Start of EXCERPT TO READ

Health

Healthcare algorithm used across America has dramatic racial biases


An algorithm used to manage the healthcare of millions of Americans shows dramatic biases against black patients, a new study has found.

Hospitals around the United States use the system sold by Optum, a UnitedHealth Group-owned service, to determine which patients have the most intensive healthcare needs over time. But the algorithm, which has been applied to more than 200 million people each year, significantly underestimates the amount of care black patients need compared with white patients, research published on Friday in Science magazine found.

Although the algorithm did not explicitly apply racial identification to patients, it still played out racial biases in effect. That’s because the parameter the algorithm used to signify health – cost of care – had racial biases baked into it.

Less money is spent on black patients with the same level of need as white patients, causing the algorithm to conclude that black patients were less sick, the researchers found. The study showed black patients incurred about $1,800 in medical costs each year less than white patients at the same level of illness.

End of EXCERPT TO READ
Start of MATERIAL SHOWN

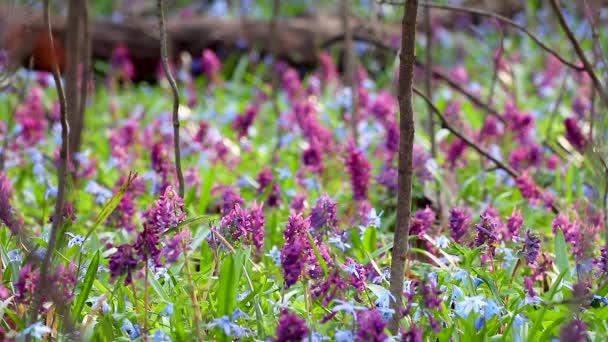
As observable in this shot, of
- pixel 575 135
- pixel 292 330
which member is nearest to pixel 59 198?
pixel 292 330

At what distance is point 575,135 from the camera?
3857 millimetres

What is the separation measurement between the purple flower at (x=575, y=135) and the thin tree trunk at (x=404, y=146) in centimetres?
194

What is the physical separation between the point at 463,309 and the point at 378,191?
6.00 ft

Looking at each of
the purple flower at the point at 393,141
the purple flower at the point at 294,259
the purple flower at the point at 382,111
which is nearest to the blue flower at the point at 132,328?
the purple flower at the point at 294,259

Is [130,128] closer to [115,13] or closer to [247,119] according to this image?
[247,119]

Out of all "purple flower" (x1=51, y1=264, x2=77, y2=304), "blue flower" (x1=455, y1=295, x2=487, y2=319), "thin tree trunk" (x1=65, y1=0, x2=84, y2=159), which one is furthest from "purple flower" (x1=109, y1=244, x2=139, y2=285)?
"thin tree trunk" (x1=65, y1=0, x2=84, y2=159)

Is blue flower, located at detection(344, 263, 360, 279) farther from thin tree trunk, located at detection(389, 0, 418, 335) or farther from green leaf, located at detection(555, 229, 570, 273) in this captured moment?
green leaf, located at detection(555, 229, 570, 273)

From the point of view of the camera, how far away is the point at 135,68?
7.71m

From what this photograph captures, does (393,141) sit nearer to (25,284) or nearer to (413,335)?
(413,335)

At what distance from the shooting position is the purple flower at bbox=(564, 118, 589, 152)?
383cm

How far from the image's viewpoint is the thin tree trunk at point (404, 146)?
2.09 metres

End of MATERIAL SHOWN

YOUR ASSIGNMENT – Reproduce word for word the passage of the healthcare algorithm article that lies between "An algorithm used" and "baked into it.", inclusive.

SOLUTION TO THIS EXERCISE –
An algorithm used to manage the healthcare of millions of Americans shows dramatic biases against black patients, a new study has found.

Hospitals around the United States use the system sold by Optum, a UnitedHealth Group-owned service, to determine which patients have the most intensive healthcare needs over time. But the algorithm, which has been applied to more than 200 million people each year, significantly underestimates the amount of care black patients need compared with white patients, research published on Friday in Science magazine found.

Although the algorithm did not explicitly apply racial identification to patients, it still played out racial biases in effect. That’s because the parameter the algorithm used to signify health – cost of care – had racial biases baked into it.